### Requirement
Please pull out each line in the entries below that contains the word "uppermost", and copy those lines in full.

### Data for processing
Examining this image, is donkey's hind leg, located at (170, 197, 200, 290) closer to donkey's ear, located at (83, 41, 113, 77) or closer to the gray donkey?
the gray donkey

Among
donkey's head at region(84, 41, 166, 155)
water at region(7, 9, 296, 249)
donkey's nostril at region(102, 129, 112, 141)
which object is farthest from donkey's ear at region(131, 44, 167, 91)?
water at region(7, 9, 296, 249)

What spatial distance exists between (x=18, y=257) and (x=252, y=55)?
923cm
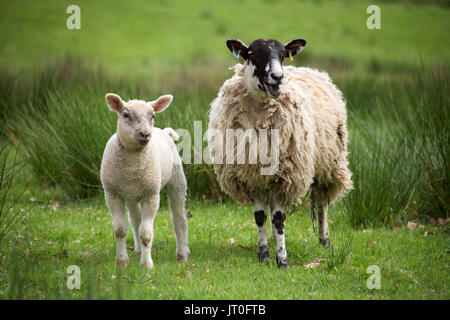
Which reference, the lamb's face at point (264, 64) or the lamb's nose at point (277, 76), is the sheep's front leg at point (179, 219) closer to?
the lamb's face at point (264, 64)

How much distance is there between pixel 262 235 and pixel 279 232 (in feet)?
0.89

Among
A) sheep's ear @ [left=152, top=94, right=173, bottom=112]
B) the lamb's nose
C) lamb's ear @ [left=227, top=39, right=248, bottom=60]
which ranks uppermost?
lamb's ear @ [left=227, top=39, right=248, bottom=60]

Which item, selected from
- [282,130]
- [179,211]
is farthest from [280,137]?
[179,211]

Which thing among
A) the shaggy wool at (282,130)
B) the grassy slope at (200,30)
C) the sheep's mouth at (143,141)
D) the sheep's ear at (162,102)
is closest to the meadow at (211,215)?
the shaggy wool at (282,130)

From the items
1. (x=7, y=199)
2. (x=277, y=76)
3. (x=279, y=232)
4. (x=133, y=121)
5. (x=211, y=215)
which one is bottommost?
(x=211, y=215)

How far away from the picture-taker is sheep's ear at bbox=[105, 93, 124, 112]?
5.18m

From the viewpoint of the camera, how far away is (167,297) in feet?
15.8

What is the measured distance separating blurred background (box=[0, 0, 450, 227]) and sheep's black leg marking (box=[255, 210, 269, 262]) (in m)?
1.70

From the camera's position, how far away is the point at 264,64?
17.6 feet

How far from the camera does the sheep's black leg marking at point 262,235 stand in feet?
19.5

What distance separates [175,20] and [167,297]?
84.9 feet

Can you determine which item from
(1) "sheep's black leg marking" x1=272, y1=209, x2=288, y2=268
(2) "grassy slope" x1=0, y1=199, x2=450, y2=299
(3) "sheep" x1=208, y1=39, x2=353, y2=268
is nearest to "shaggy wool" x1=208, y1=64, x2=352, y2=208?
(3) "sheep" x1=208, y1=39, x2=353, y2=268

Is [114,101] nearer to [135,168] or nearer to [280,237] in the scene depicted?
[135,168]

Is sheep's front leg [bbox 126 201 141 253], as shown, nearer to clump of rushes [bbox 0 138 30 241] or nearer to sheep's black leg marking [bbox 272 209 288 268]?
clump of rushes [bbox 0 138 30 241]
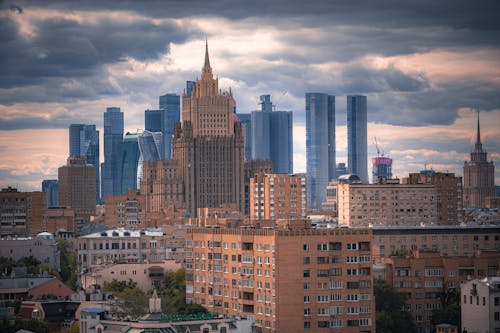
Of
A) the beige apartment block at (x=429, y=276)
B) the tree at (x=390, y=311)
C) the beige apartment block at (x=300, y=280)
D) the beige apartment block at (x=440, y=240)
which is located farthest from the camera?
the beige apartment block at (x=440, y=240)

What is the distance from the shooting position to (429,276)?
155 m

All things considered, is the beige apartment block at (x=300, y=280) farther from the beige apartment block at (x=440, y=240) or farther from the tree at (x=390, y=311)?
the beige apartment block at (x=440, y=240)

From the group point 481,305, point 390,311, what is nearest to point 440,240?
point 390,311

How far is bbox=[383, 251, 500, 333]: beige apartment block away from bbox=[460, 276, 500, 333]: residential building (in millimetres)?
16909

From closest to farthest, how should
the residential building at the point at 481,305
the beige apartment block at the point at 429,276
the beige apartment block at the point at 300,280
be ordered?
the beige apartment block at the point at 300,280, the residential building at the point at 481,305, the beige apartment block at the point at 429,276

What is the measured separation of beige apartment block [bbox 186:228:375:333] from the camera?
126 m

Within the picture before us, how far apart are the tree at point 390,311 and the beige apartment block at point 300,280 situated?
9278mm

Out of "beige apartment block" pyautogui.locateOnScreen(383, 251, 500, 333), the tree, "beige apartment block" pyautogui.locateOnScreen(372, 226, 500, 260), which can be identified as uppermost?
"beige apartment block" pyautogui.locateOnScreen(372, 226, 500, 260)

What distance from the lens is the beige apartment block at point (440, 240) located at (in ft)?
632

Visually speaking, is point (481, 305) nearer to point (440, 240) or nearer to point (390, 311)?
point (390, 311)

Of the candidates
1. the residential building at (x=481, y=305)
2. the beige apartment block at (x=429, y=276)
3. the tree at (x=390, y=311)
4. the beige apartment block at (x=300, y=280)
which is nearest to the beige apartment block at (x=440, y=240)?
the beige apartment block at (x=429, y=276)

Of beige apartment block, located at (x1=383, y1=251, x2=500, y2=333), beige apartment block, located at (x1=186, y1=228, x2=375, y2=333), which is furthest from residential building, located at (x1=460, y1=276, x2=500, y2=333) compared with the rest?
beige apartment block, located at (x1=383, y1=251, x2=500, y2=333)

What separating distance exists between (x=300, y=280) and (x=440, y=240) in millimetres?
70668

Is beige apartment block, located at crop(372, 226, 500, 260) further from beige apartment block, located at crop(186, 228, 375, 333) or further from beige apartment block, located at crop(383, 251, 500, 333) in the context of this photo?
beige apartment block, located at crop(186, 228, 375, 333)
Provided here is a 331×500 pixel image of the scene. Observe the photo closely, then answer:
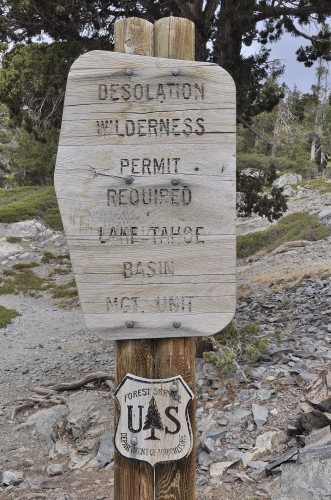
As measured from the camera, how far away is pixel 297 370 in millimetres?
6293

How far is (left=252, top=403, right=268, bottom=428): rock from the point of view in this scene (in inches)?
208

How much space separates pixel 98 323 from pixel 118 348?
0.19m

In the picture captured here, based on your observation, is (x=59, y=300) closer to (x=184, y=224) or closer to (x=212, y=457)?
(x=212, y=457)

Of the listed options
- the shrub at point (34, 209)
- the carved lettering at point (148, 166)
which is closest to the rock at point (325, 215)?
the shrub at point (34, 209)

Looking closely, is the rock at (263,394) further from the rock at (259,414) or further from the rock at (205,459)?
the rock at (205,459)

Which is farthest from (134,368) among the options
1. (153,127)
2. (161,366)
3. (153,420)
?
(153,127)

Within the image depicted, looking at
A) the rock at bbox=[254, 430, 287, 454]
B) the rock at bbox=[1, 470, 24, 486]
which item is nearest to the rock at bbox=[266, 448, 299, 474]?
the rock at bbox=[254, 430, 287, 454]

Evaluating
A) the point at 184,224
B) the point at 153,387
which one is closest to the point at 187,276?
the point at 184,224

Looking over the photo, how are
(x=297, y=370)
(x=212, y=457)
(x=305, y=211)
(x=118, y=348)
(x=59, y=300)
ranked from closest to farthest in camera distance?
(x=118, y=348) < (x=212, y=457) < (x=297, y=370) < (x=59, y=300) < (x=305, y=211)

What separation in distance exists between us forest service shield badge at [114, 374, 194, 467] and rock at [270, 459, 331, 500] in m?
1.83

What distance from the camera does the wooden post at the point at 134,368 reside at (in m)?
2.51

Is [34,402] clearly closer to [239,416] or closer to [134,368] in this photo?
[239,416]

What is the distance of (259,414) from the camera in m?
5.42

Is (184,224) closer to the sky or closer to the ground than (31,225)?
closer to the sky
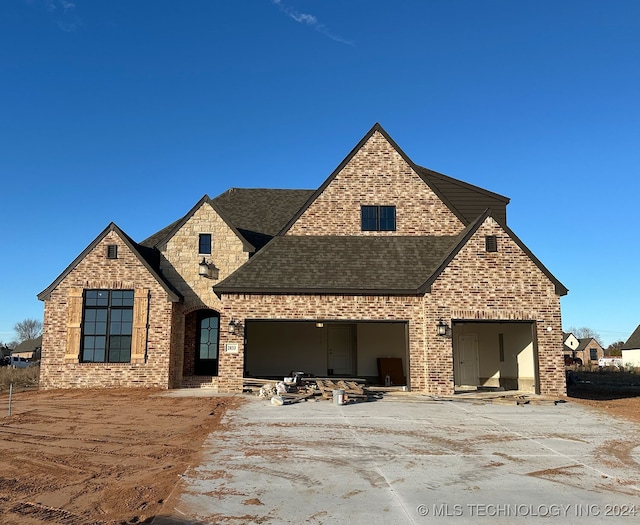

### Output of the exercise
which ranks uppermost?
Out of "beige apartment block" pyautogui.locateOnScreen(383, 251, 500, 333), the tree, "beige apartment block" pyautogui.locateOnScreen(372, 226, 500, 260), which can be identified as uppermost?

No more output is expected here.